セイリアは、こういうのが得意で、リトは戦うのが得意で、ラザクは料理が得意。みんなきっと、得意分野で相手に勝てない。
「りゅーは……記憶が、得意。全部、覚えてる」
「それは凄いね?! リュウ君はもう得意なものがあるんだから、それでよくない? 得意なものが見つかってない子もいっぱいいるんだよ?」
そうか……それはそうだ。孤児院にいた子たちは、あまり見つかっていない子が多かった。
リトだってきっと、最初から戦うのが得意じゃない。
私は、有利だ。最初から得意なものが分かっている。
少し落ち着いて、傍らで集中している小さな人を眺めた。
私よりも小さな指がものすごい速さで動いて、みるみる紐がアクセサリーへと形を変えていく。
キンタロ、私の知識を使っている。
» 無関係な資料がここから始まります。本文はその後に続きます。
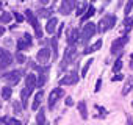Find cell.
Here are the masks:
<instances>
[{"instance_id": "cell-15", "label": "cell", "mask_w": 133, "mask_h": 125, "mask_svg": "<svg viewBox=\"0 0 133 125\" xmlns=\"http://www.w3.org/2000/svg\"><path fill=\"white\" fill-rule=\"evenodd\" d=\"M78 38H80V31H78L77 28H74V30H71V31L68 33V44H69L71 47H74V45L77 44V41H78Z\"/></svg>"}, {"instance_id": "cell-2", "label": "cell", "mask_w": 133, "mask_h": 125, "mask_svg": "<svg viewBox=\"0 0 133 125\" xmlns=\"http://www.w3.org/2000/svg\"><path fill=\"white\" fill-rule=\"evenodd\" d=\"M116 24V16L114 14H107L105 17H102V20L99 22V27H97V31L99 33H105L108 30H111Z\"/></svg>"}, {"instance_id": "cell-25", "label": "cell", "mask_w": 133, "mask_h": 125, "mask_svg": "<svg viewBox=\"0 0 133 125\" xmlns=\"http://www.w3.org/2000/svg\"><path fill=\"white\" fill-rule=\"evenodd\" d=\"M36 122H38V125H45V114H44V109H39V111H38Z\"/></svg>"}, {"instance_id": "cell-8", "label": "cell", "mask_w": 133, "mask_h": 125, "mask_svg": "<svg viewBox=\"0 0 133 125\" xmlns=\"http://www.w3.org/2000/svg\"><path fill=\"white\" fill-rule=\"evenodd\" d=\"M78 78H80V75H77V72H71V74L64 75V77L59 80V85H61V86H71V85L78 83Z\"/></svg>"}, {"instance_id": "cell-46", "label": "cell", "mask_w": 133, "mask_h": 125, "mask_svg": "<svg viewBox=\"0 0 133 125\" xmlns=\"http://www.w3.org/2000/svg\"><path fill=\"white\" fill-rule=\"evenodd\" d=\"M91 2H96V0H91Z\"/></svg>"}, {"instance_id": "cell-17", "label": "cell", "mask_w": 133, "mask_h": 125, "mask_svg": "<svg viewBox=\"0 0 133 125\" xmlns=\"http://www.w3.org/2000/svg\"><path fill=\"white\" fill-rule=\"evenodd\" d=\"M56 25H58V19H56V17H50L49 22H47V25H45V31H47L49 34H53Z\"/></svg>"}, {"instance_id": "cell-28", "label": "cell", "mask_w": 133, "mask_h": 125, "mask_svg": "<svg viewBox=\"0 0 133 125\" xmlns=\"http://www.w3.org/2000/svg\"><path fill=\"white\" fill-rule=\"evenodd\" d=\"M39 17H52V10H47V8H41L39 10Z\"/></svg>"}, {"instance_id": "cell-14", "label": "cell", "mask_w": 133, "mask_h": 125, "mask_svg": "<svg viewBox=\"0 0 133 125\" xmlns=\"http://www.w3.org/2000/svg\"><path fill=\"white\" fill-rule=\"evenodd\" d=\"M39 69V78H38V86L36 88H42L47 81V74H49V66L45 67H38Z\"/></svg>"}, {"instance_id": "cell-42", "label": "cell", "mask_w": 133, "mask_h": 125, "mask_svg": "<svg viewBox=\"0 0 133 125\" xmlns=\"http://www.w3.org/2000/svg\"><path fill=\"white\" fill-rule=\"evenodd\" d=\"M5 33V27H2V25H0V36H2Z\"/></svg>"}, {"instance_id": "cell-44", "label": "cell", "mask_w": 133, "mask_h": 125, "mask_svg": "<svg viewBox=\"0 0 133 125\" xmlns=\"http://www.w3.org/2000/svg\"><path fill=\"white\" fill-rule=\"evenodd\" d=\"M105 2V5H108V3H111V0H103Z\"/></svg>"}, {"instance_id": "cell-22", "label": "cell", "mask_w": 133, "mask_h": 125, "mask_svg": "<svg viewBox=\"0 0 133 125\" xmlns=\"http://www.w3.org/2000/svg\"><path fill=\"white\" fill-rule=\"evenodd\" d=\"M133 28V17H127L125 20H124V34H127V33H130V30Z\"/></svg>"}, {"instance_id": "cell-30", "label": "cell", "mask_w": 133, "mask_h": 125, "mask_svg": "<svg viewBox=\"0 0 133 125\" xmlns=\"http://www.w3.org/2000/svg\"><path fill=\"white\" fill-rule=\"evenodd\" d=\"M131 8H133V0H127V5H125V8H124V14H125L127 17H128Z\"/></svg>"}, {"instance_id": "cell-32", "label": "cell", "mask_w": 133, "mask_h": 125, "mask_svg": "<svg viewBox=\"0 0 133 125\" xmlns=\"http://www.w3.org/2000/svg\"><path fill=\"white\" fill-rule=\"evenodd\" d=\"M52 47H53V55H55V58H56V56H58V42H56V38L52 39Z\"/></svg>"}, {"instance_id": "cell-26", "label": "cell", "mask_w": 133, "mask_h": 125, "mask_svg": "<svg viewBox=\"0 0 133 125\" xmlns=\"http://www.w3.org/2000/svg\"><path fill=\"white\" fill-rule=\"evenodd\" d=\"M11 94H13V91H11L10 86H5V88L2 89V97H3V100H10V99H11Z\"/></svg>"}, {"instance_id": "cell-43", "label": "cell", "mask_w": 133, "mask_h": 125, "mask_svg": "<svg viewBox=\"0 0 133 125\" xmlns=\"http://www.w3.org/2000/svg\"><path fill=\"white\" fill-rule=\"evenodd\" d=\"M39 2H41L42 5H47V2H49V0H39Z\"/></svg>"}, {"instance_id": "cell-27", "label": "cell", "mask_w": 133, "mask_h": 125, "mask_svg": "<svg viewBox=\"0 0 133 125\" xmlns=\"http://www.w3.org/2000/svg\"><path fill=\"white\" fill-rule=\"evenodd\" d=\"M2 122L6 123V125H22L21 120H17V119H11V117H3Z\"/></svg>"}, {"instance_id": "cell-40", "label": "cell", "mask_w": 133, "mask_h": 125, "mask_svg": "<svg viewBox=\"0 0 133 125\" xmlns=\"http://www.w3.org/2000/svg\"><path fill=\"white\" fill-rule=\"evenodd\" d=\"M127 125H133V119L130 116H127Z\"/></svg>"}, {"instance_id": "cell-10", "label": "cell", "mask_w": 133, "mask_h": 125, "mask_svg": "<svg viewBox=\"0 0 133 125\" xmlns=\"http://www.w3.org/2000/svg\"><path fill=\"white\" fill-rule=\"evenodd\" d=\"M74 8H75V0H63V3H61V6H59L58 11H59L63 16H66V14L72 13Z\"/></svg>"}, {"instance_id": "cell-34", "label": "cell", "mask_w": 133, "mask_h": 125, "mask_svg": "<svg viewBox=\"0 0 133 125\" xmlns=\"http://www.w3.org/2000/svg\"><path fill=\"white\" fill-rule=\"evenodd\" d=\"M16 59H17V61L21 63V64H24V63L27 61V58H25V56H24L22 53H16Z\"/></svg>"}, {"instance_id": "cell-24", "label": "cell", "mask_w": 133, "mask_h": 125, "mask_svg": "<svg viewBox=\"0 0 133 125\" xmlns=\"http://www.w3.org/2000/svg\"><path fill=\"white\" fill-rule=\"evenodd\" d=\"M92 63H94V59H92V58H89V59L85 63V66H83V69H82V75H80V77H86V74H88L89 67L92 66Z\"/></svg>"}, {"instance_id": "cell-37", "label": "cell", "mask_w": 133, "mask_h": 125, "mask_svg": "<svg viewBox=\"0 0 133 125\" xmlns=\"http://www.w3.org/2000/svg\"><path fill=\"white\" fill-rule=\"evenodd\" d=\"M64 103H66V106H72L74 105V100H72V97H68L64 100Z\"/></svg>"}, {"instance_id": "cell-4", "label": "cell", "mask_w": 133, "mask_h": 125, "mask_svg": "<svg viewBox=\"0 0 133 125\" xmlns=\"http://www.w3.org/2000/svg\"><path fill=\"white\" fill-rule=\"evenodd\" d=\"M13 64V55L8 50L0 48V71H3Z\"/></svg>"}, {"instance_id": "cell-18", "label": "cell", "mask_w": 133, "mask_h": 125, "mask_svg": "<svg viewBox=\"0 0 133 125\" xmlns=\"http://www.w3.org/2000/svg\"><path fill=\"white\" fill-rule=\"evenodd\" d=\"M94 14H96V8H94L92 5H91V6H88L86 13H85V14L82 16V22H86V20H88V19H91V17L94 16Z\"/></svg>"}, {"instance_id": "cell-13", "label": "cell", "mask_w": 133, "mask_h": 125, "mask_svg": "<svg viewBox=\"0 0 133 125\" xmlns=\"http://www.w3.org/2000/svg\"><path fill=\"white\" fill-rule=\"evenodd\" d=\"M38 86V80H36V75L35 74H28L25 77V88L28 89V92L31 94L35 91V88Z\"/></svg>"}, {"instance_id": "cell-21", "label": "cell", "mask_w": 133, "mask_h": 125, "mask_svg": "<svg viewBox=\"0 0 133 125\" xmlns=\"http://www.w3.org/2000/svg\"><path fill=\"white\" fill-rule=\"evenodd\" d=\"M28 95H30L28 89H27V88H24V89L21 91V100H22V108H27V100H28Z\"/></svg>"}, {"instance_id": "cell-41", "label": "cell", "mask_w": 133, "mask_h": 125, "mask_svg": "<svg viewBox=\"0 0 133 125\" xmlns=\"http://www.w3.org/2000/svg\"><path fill=\"white\" fill-rule=\"evenodd\" d=\"M63 28H64V24H59V28H58V36L61 34V31H63Z\"/></svg>"}, {"instance_id": "cell-45", "label": "cell", "mask_w": 133, "mask_h": 125, "mask_svg": "<svg viewBox=\"0 0 133 125\" xmlns=\"http://www.w3.org/2000/svg\"><path fill=\"white\" fill-rule=\"evenodd\" d=\"M0 8H2V2H0Z\"/></svg>"}, {"instance_id": "cell-3", "label": "cell", "mask_w": 133, "mask_h": 125, "mask_svg": "<svg viewBox=\"0 0 133 125\" xmlns=\"http://www.w3.org/2000/svg\"><path fill=\"white\" fill-rule=\"evenodd\" d=\"M77 48L75 47H69V48H66L64 52V56H63V61H61V69H64L66 66H69L71 63L77 58Z\"/></svg>"}, {"instance_id": "cell-33", "label": "cell", "mask_w": 133, "mask_h": 125, "mask_svg": "<svg viewBox=\"0 0 133 125\" xmlns=\"http://www.w3.org/2000/svg\"><path fill=\"white\" fill-rule=\"evenodd\" d=\"M121 69H122V61L117 59V61L114 63V66H113V72H119Z\"/></svg>"}, {"instance_id": "cell-6", "label": "cell", "mask_w": 133, "mask_h": 125, "mask_svg": "<svg viewBox=\"0 0 133 125\" xmlns=\"http://www.w3.org/2000/svg\"><path fill=\"white\" fill-rule=\"evenodd\" d=\"M21 78H22V71H11V72H8V74H5L3 75V80L8 83V85H17L19 81H21Z\"/></svg>"}, {"instance_id": "cell-19", "label": "cell", "mask_w": 133, "mask_h": 125, "mask_svg": "<svg viewBox=\"0 0 133 125\" xmlns=\"http://www.w3.org/2000/svg\"><path fill=\"white\" fill-rule=\"evenodd\" d=\"M100 47H102V39H97V41H96V42H94V44H92L91 47H88V48H86V50H85L83 53H86V55H88V53H92V52H97V50H99Z\"/></svg>"}, {"instance_id": "cell-12", "label": "cell", "mask_w": 133, "mask_h": 125, "mask_svg": "<svg viewBox=\"0 0 133 125\" xmlns=\"http://www.w3.org/2000/svg\"><path fill=\"white\" fill-rule=\"evenodd\" d=\"M36 58H38V61L41 63V64H44V66H47V64H49V59H50V50H49L47 47H44V48H41V50L38 52V55H36Z\"/></svg>"}, {"instance_id": "cell-47", "label": "cell", "mask_w": 133, "mask_h": 125, "mask_svg": "<svg viewBox=\"0 0 133 125\" xmlns=\"http://www.w3.org/2000/svg\"><path fill=\"white\" fill-rule=\"evenodd\" d=\"M131 59H133V55H131Z\"/></svg>"}, {"instance_id": "cell-9", "label": "cell", "mask_w": 133, "mask_h": 125, "mask_svg": "<svg viewBox=\"0 0 133 125\" xmlns=\"http://www.w3.org/2000/svg\"><path fill=\"white\" fill-rule=\"evenodd\" d=\"M63 95H64V91H63L61 88H56L55 91H52L50 95H49V109H53L56 100H58L59 97H63Z\"/></svg>"}, {"instance_id": "cell-31", "label": "cell", "mask_w": 133, "mask_h": 125, "mask_svg": "<svg viewBox=\"0 0 133 125\" xmlns=\"http://www.w3.org/2000/svg\"><path fill=\"white\" fill-rule=\"evenodd\" d=\"M86 10H88V5H86V3H82V5L77 8V16H78V17L83 16V14L86 13Z\"/></svg>"}, {"instance_id": "cell-7", "label": "cell", "mask_w": 133, "mask_h": 125, "mask_svg": "<svg viewBox=\"0 0 133 125\" xmlns=\"http://www.w3.org/2000/svg\"><path fill=\"white\" fill-rule=\"evenodd\" d=\"M25 17L28 19V22L33 25V28H35V33H36V36L38 38H42V31H41V27H39V22H38V19L35 17V14H33V11H30V10H27L25 11Z\"/></svg>"}, {"instance_id": "cell-1", "label": "cell", "mask_w": 133, "mask_h": 125, "mask_svg": "<svg viewBox=\"0 0 133 125\" xmlns=\"http://www.w3.org/2000/svg\"><path fill=\"white\" fill-rule=\"evenodd\" d=\"M96 31H97V27H96V24H92V22H86L85 25H83V28H82V44L83 45H86L88 42H89V39L96 34Z\"/></svg>"}, {"instance_id": "cell-16", "label": "cell", "mask_w": 133, "mask_h": 125, "mask_svg": "<svg viewBox=\"0 0 133 125\" xmlns=\"http://www.w3.org/2000/svg\"><path fill=\"white\" fill-rule=\"evenodd\" d=\"M42 97H44V91L41 89V91H38L36 95H35V100H33V105H31V109H33V111H38V109H39V105H41V102H42Z\"/></svg>"}, {"instance_id": "cell-20", "label": "cell", "mask_w": 133, "mask_h": 125, "mask_svg": "<svg viewBox=\"0 0 133 125\" xmlns=\"http://www.w3.org/2000/svg\"><path fill=\"white\" fill-rule=\"evenodd\" d=\"M131 89H133V77L127 78V83H125V85H124V88H122V95H127Z\"/></svg>"}, {"instance_id": "cell-39", "label": "cell", "mask_w": 133, "mask_h": 125, "mask_svg": "<svg viewBox=\"0 0 133 125\" xmlns=\"http://www.w3.org/2000/svg\"><path fill=\"white\" fill-rule=\"evenodd\" d=\"M14 17H16V20H17V22H22V20H24V16H22V14H17V13H16V14H14Z\"/></svg>"}, {"instance_id": "cell-35", "label": "cell", "mask_w": 133, "mask_h": 125, "mask_svg": "<svg viewBox=\"0 0 133 125\" xmlns=\"http://www.w3.org/2000/svg\"><path fill=\"white\" fill-rule=\"evenodd\" d=\"M100 88H102V78H99V80L96 81V88H94V92H99V91H100Z\"/></svg>"}, {"instance_id": "cell-23", "label": "cell", "mask_w": 133, "mask_h": 125, "mask_svg": "<svg viewBox=\"0 0 133 125\" xmlns=\"http://www.w3.org/2000/svg\"><path fill=\"white\" fill-rule=\"evenodd\" d=\"M78 113L82 114L83 119H88V109H86V103L85 102H80L78 103Z\"/></svg>"}, {"instance_id": "cell-36", "label": "cell", "mask_w": 133, "mask_h": 125, "mask_svg": "<svg viewBox=\"0 0 133 125\" xmlns=\"http://www.w3.org/2000/svg\"><path fill=\"white\" fill-rule=\"evenodd\" d=\"M13 108H14V111H16V113H21V111H22V106H21V103H17V102H14V103H13Z\"/></svg>"}, {"instance_id": "cell-11", "label": "cell", "mask_w": 133, "mask_h": 125, "mask_svg": "<svg viewBox=\"0 0 133 125\" xmlns=\"http://www.w3.org/2000/svg\"><path fill=\"white\" fill-rule=\"evenodd\" d=\"M31 44H33L31 36H30L28 33H25V34L17 41V50H27V48H30V47H31Z\"/></svg>"}, {"instance_id": "cell-5", "label": "cell", "mask_w": 133, "mask_h": 125, "mask_svg": "<svg viewBox=\"0 0 133 125\" xmlns=\"http://www.w3.org/2000/svg\"><path fill=\"white\" fill-rule=\"evenodd\" d=\"M127 42H128V34H124V36L117 38L116 41H113V44H111V53L117 55L119 52H122V48H124V45Z\"/></svg>"}, {"instance_id": "cell-38", "label": "cell", "mask_w": 133, "mask_h": 125, "mask_svg": "<svg viewBox=\"0 0 133 125\" xmlns=\"http://www.w3.org/2000/svg\"><path fill=\"white\" fill-rule=\"evenodd\" d=\"M122 78H124V75H122V74H117V75H114L111 80H113V81H121Z\"/></svg>"}, {"instance_id": "cell-29", "label": "cell", "mask_w": 133, "mask_h": 125, "mask_svg": "<svg viewBox=\"0 0 133 125\" xmlns=\"http://www.w3.org/2000/svg\"><path fill=\"white\" fill-rule=\"evenodd\" d=\"M11 19H13V16H11L10 13H3V14H0V22H2V24H8Z\"/></svg>"}]
</instances>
教えてない編み方まで披露しているキンタロを見て、セイリアが遠い目をした。
「見てよ、私の得意なことなんて、お猿さん以下……」
「せいりあ、キンタロはちょっと、普通とちやうから」
「ありがと……普通とは……だいぶ違うわね」
元気のないセイリアをぽんぽん叩くと、キンタロが作品をかき集めてサッと差し出した。
「なあに……?」
「あげるって。多分、おちえてくれたお礼」
「え?! 礼儀正しすぎない?! っていうかこれ普通に販売レベル! 細かいよ!」
褒められたキンタロが、途端に照れて私の腕にしがみ付いた。
キンタロの指が小さいから、相当細かい造形もいけそうだ。ペンタサイズが身に着けるアクセサリーだって、できるかもしれない。
リトとみんなお揃いの何かを作ったりしてほしい。召喚獣が私の力なんだったら、キンタロが作ったものを私が堂々と渡してもいいのかもしれない。
むふ、と笑ったところで、後ろから声がした。
「おや、セイリア戻ってたのか。いい加減きちんと手伝いをして覚えないと――おお、お客さんもいたのか。これはこれは、随分かわいらしい……いや本当に可愛らしいね?!」
振り返ると、少し丸みを帯びた男性がマジマジと私を見ていた。これが、セイリアの父親だろう。
そのまま動かなくなった父親に、小首を傾げる。
セイリアが、こそっと耳打ちした。
「……絶対、商売の事考えてるね。リュウ君を店の前で遊ばせてるだけで客が来るかも、とかね」
「りゅー、おてちゅだいする?」
キンタロに特技を伝授してくれたのだ、そのくらい私もお礼をしなくては。
そう言った途端、セイリアが『あーあ』という顔をして、私は目を輝かせた男性にがっしり肩を掴まれていたのだった。